(Work instructions):
Extract the final stretch of the data: the line that contains "Looking at this" and every line after it, unaltered, and no other lines.

Scene-based reasoning records:
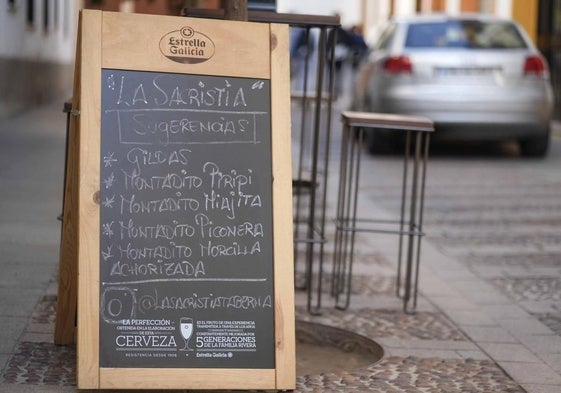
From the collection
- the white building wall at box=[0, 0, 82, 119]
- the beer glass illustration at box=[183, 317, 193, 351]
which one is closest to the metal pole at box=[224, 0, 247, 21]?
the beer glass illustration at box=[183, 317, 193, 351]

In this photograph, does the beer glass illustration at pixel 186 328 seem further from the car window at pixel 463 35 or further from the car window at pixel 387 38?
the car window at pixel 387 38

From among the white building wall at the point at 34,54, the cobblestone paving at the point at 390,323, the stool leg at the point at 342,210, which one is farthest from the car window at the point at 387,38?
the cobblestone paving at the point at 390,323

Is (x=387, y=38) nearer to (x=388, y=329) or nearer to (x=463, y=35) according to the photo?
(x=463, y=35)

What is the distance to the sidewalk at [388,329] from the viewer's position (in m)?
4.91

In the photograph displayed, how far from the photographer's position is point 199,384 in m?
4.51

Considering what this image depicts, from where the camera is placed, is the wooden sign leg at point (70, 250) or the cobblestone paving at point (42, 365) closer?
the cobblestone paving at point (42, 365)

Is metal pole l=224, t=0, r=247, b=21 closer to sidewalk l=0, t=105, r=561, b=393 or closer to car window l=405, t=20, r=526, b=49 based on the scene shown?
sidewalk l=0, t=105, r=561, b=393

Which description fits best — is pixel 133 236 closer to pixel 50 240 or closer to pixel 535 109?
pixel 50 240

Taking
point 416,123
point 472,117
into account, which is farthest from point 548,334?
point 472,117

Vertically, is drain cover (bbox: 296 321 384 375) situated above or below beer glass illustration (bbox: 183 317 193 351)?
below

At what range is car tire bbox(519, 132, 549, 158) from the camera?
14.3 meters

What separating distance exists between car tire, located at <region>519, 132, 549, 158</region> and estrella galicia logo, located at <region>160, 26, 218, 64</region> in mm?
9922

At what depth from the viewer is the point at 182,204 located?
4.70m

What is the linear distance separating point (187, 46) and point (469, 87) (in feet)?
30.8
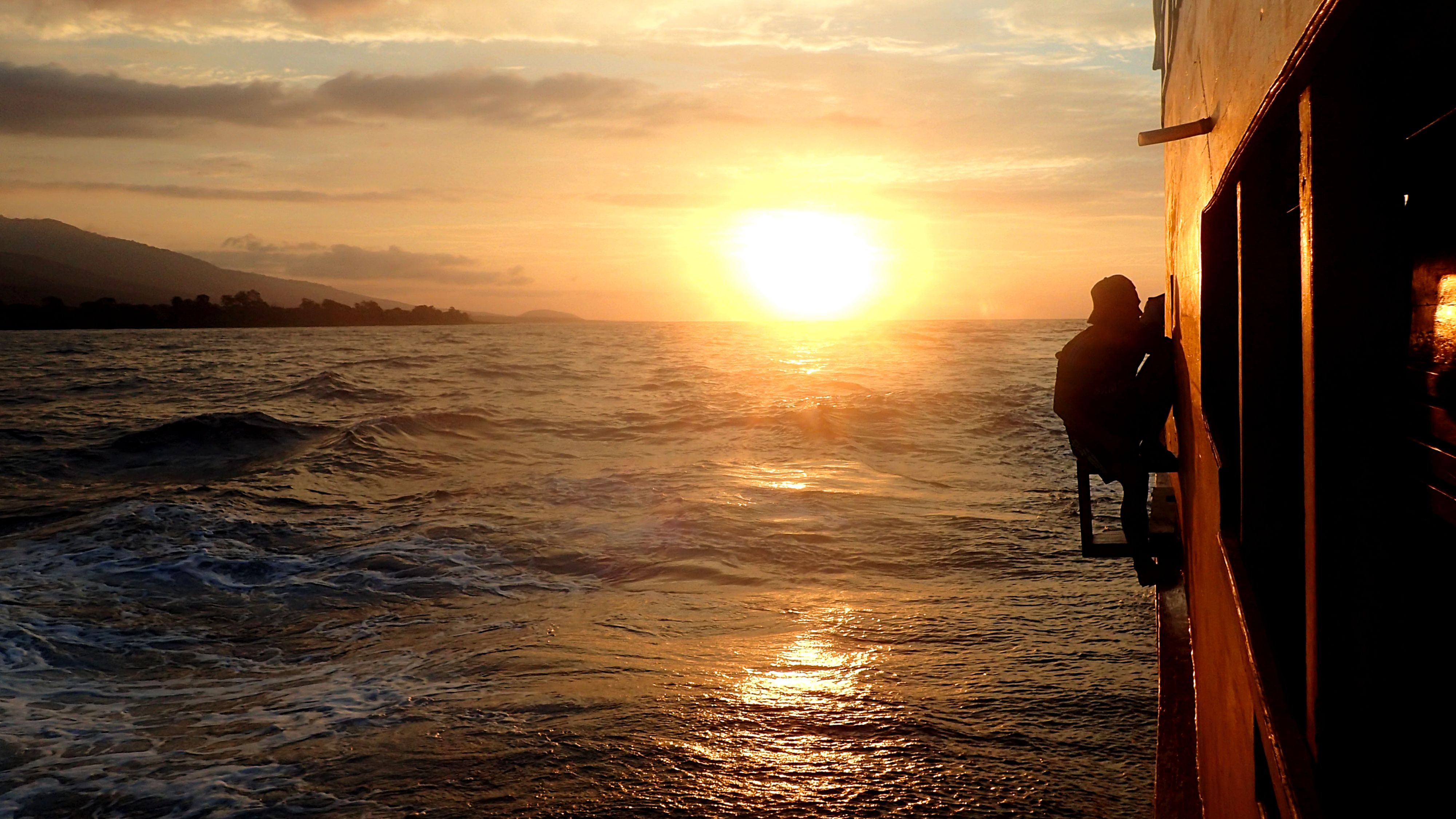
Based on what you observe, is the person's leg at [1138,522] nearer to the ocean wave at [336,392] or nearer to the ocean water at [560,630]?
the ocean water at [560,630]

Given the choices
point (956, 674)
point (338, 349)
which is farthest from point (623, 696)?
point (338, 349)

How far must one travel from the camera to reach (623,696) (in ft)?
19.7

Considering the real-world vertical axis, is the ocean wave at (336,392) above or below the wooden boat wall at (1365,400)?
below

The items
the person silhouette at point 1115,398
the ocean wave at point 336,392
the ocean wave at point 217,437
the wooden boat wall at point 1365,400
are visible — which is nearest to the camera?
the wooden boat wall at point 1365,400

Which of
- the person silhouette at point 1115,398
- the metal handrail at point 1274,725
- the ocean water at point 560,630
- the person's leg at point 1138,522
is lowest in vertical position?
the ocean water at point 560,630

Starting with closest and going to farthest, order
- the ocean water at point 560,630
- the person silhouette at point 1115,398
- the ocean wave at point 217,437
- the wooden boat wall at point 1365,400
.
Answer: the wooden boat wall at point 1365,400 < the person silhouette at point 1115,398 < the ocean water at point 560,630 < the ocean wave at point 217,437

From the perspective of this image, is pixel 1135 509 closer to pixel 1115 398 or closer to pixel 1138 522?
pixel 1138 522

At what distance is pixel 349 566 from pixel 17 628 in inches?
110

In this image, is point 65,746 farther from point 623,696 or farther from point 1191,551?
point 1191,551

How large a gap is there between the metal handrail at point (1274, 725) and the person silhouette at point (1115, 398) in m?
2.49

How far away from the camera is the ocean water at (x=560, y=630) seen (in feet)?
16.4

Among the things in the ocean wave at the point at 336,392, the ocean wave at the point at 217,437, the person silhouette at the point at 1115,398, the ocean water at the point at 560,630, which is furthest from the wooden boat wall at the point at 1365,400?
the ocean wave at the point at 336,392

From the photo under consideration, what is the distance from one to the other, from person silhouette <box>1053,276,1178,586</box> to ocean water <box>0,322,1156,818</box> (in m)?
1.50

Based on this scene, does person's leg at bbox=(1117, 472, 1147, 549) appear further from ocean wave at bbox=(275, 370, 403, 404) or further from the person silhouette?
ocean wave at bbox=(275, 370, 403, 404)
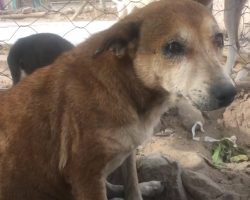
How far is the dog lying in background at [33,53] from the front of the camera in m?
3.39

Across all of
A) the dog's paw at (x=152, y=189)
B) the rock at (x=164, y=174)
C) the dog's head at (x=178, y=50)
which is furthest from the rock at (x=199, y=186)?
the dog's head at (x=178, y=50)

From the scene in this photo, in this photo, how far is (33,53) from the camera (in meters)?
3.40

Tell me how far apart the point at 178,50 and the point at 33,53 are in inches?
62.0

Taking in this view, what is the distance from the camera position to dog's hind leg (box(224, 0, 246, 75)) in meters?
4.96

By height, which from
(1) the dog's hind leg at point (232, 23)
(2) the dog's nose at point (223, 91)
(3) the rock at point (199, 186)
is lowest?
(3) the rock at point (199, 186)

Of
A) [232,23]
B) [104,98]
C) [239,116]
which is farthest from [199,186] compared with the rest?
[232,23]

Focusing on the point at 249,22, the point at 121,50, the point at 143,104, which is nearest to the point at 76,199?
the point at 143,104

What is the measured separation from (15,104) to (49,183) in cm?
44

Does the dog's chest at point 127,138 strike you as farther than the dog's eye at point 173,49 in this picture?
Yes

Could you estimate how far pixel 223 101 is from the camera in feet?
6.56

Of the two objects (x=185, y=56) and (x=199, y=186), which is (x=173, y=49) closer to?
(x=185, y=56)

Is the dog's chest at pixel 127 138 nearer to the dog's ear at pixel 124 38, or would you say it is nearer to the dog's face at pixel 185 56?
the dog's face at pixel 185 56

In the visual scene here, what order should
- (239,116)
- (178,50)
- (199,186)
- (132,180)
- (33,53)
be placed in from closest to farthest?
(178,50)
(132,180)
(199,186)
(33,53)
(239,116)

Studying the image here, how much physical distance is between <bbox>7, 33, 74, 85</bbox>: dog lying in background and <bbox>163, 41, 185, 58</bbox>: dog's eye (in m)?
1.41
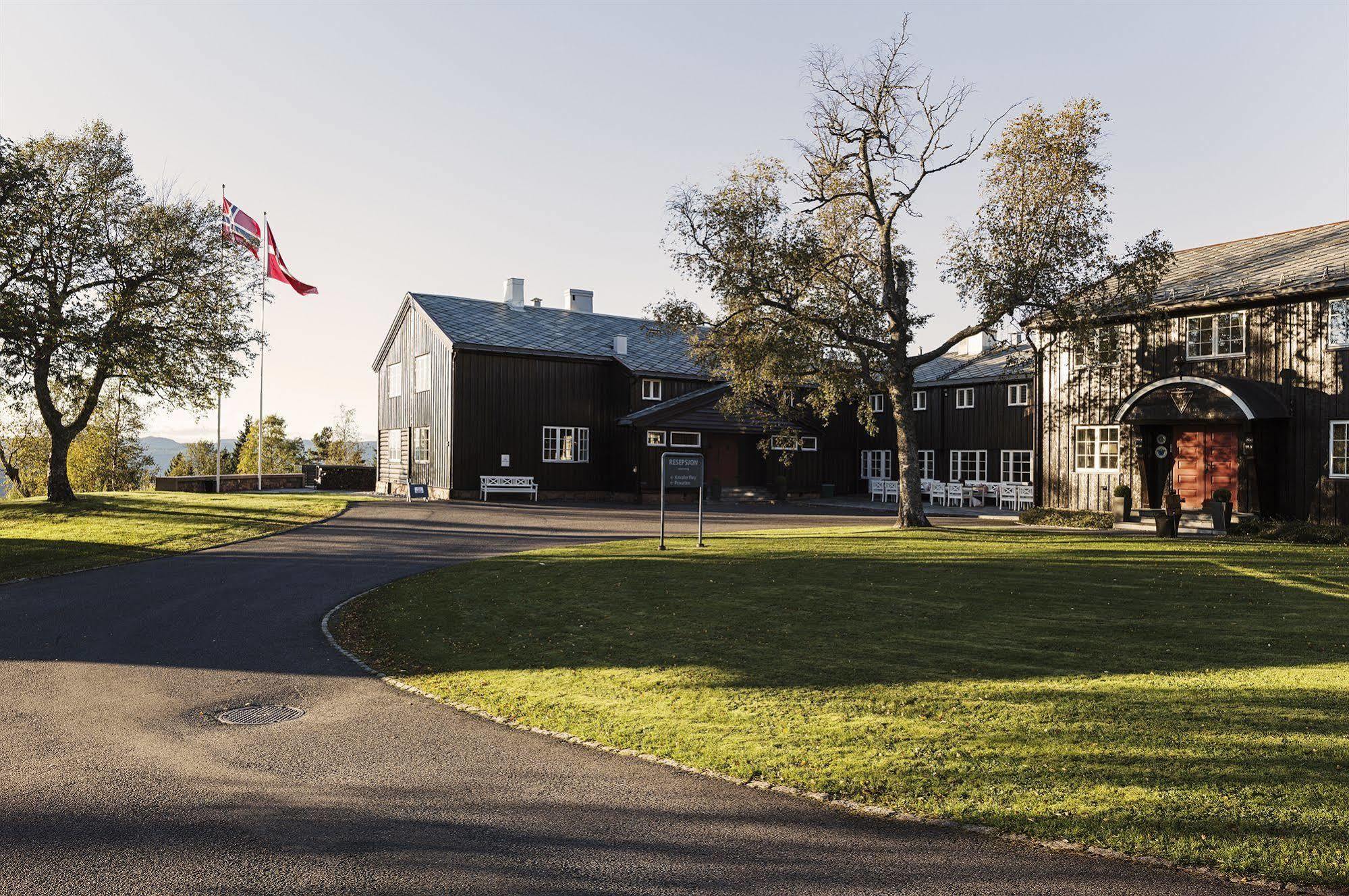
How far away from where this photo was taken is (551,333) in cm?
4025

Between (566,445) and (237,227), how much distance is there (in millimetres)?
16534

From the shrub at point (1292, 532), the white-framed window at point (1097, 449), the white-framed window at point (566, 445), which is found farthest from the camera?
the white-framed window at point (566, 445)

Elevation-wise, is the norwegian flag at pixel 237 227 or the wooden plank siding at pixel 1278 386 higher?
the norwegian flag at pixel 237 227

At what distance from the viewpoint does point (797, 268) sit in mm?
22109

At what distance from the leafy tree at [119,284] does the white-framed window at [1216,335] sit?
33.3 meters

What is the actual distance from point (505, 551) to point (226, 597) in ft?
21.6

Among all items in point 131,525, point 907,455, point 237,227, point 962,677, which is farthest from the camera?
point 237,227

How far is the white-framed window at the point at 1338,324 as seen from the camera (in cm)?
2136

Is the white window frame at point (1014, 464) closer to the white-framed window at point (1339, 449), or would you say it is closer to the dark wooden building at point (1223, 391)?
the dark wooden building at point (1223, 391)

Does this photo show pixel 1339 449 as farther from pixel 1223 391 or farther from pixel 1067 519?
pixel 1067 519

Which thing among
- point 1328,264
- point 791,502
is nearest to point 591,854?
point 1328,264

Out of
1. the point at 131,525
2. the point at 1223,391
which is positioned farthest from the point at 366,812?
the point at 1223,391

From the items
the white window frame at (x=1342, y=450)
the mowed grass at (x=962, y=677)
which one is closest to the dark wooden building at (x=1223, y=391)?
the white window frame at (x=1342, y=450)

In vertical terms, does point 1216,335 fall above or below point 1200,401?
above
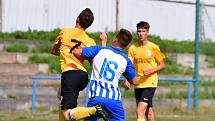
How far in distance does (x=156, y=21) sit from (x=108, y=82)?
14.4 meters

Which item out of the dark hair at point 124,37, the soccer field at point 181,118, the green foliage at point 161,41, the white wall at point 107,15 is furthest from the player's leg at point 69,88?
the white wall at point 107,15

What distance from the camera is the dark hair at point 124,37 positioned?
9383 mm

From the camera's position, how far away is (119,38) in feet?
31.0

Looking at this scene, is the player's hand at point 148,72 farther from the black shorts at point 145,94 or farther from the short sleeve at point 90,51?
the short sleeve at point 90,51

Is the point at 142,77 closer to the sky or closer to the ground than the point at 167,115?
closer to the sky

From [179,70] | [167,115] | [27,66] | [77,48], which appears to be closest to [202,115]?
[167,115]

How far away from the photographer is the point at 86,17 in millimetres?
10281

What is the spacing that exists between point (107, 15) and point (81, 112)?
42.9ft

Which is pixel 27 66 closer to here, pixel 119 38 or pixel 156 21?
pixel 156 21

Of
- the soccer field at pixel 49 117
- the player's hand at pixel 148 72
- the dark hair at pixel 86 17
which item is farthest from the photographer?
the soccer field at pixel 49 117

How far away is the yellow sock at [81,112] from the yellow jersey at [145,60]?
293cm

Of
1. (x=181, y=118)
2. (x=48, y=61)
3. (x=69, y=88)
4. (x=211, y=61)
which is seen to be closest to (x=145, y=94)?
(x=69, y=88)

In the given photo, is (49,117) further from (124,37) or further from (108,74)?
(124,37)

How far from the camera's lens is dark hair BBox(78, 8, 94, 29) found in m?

(Complete answer):
Looking at this scene, is the player's hand at point 148,72 farther from the black shorts at point 145,94 or farther from the short sleeve at point 90,51?
the short sleeve at point 90,51

Is the point at 142,77 closer to the sky or closer to the ground than the point at 167,115?
closer to the sky

From [179,70] | [167,115] | [27,66] | [77,48], which appears to be closest to [202,115]?
[167,115]

How far away from the photographer is the point at 86,17 in millimetres?
10281

What is the spacing that exists between point (107, 15) and point (81, 112)?
42.9ft

Which is pixel 27 66 closer to here, pixel 119 38 or pixel 156 21?
pixel 156 21

Of
- the soccer field at pixel 49 117
- the player's hand at pixel 148 72
- the dark hair at pixel 86 17
which item is farthest from the photographer?
the soccer field at pixel 49 117

How far away is the yellow sock at [81,112] from the yellow jersey at [145,60]?
293cm

Of
1. (x=181, y=118)
2. (x=48, y=61)
3. (x=69, y=88)
4. (x=211, y=61)
which is seen to be closest to (x=145, y=94)?
(x=69, y=88)

In the given photo, is (49,117) further from (124,37) or further from (108,74)?
(124,37)

How far from the camera's lens is dark hair BBox(78, 8, 94, 29) found in m?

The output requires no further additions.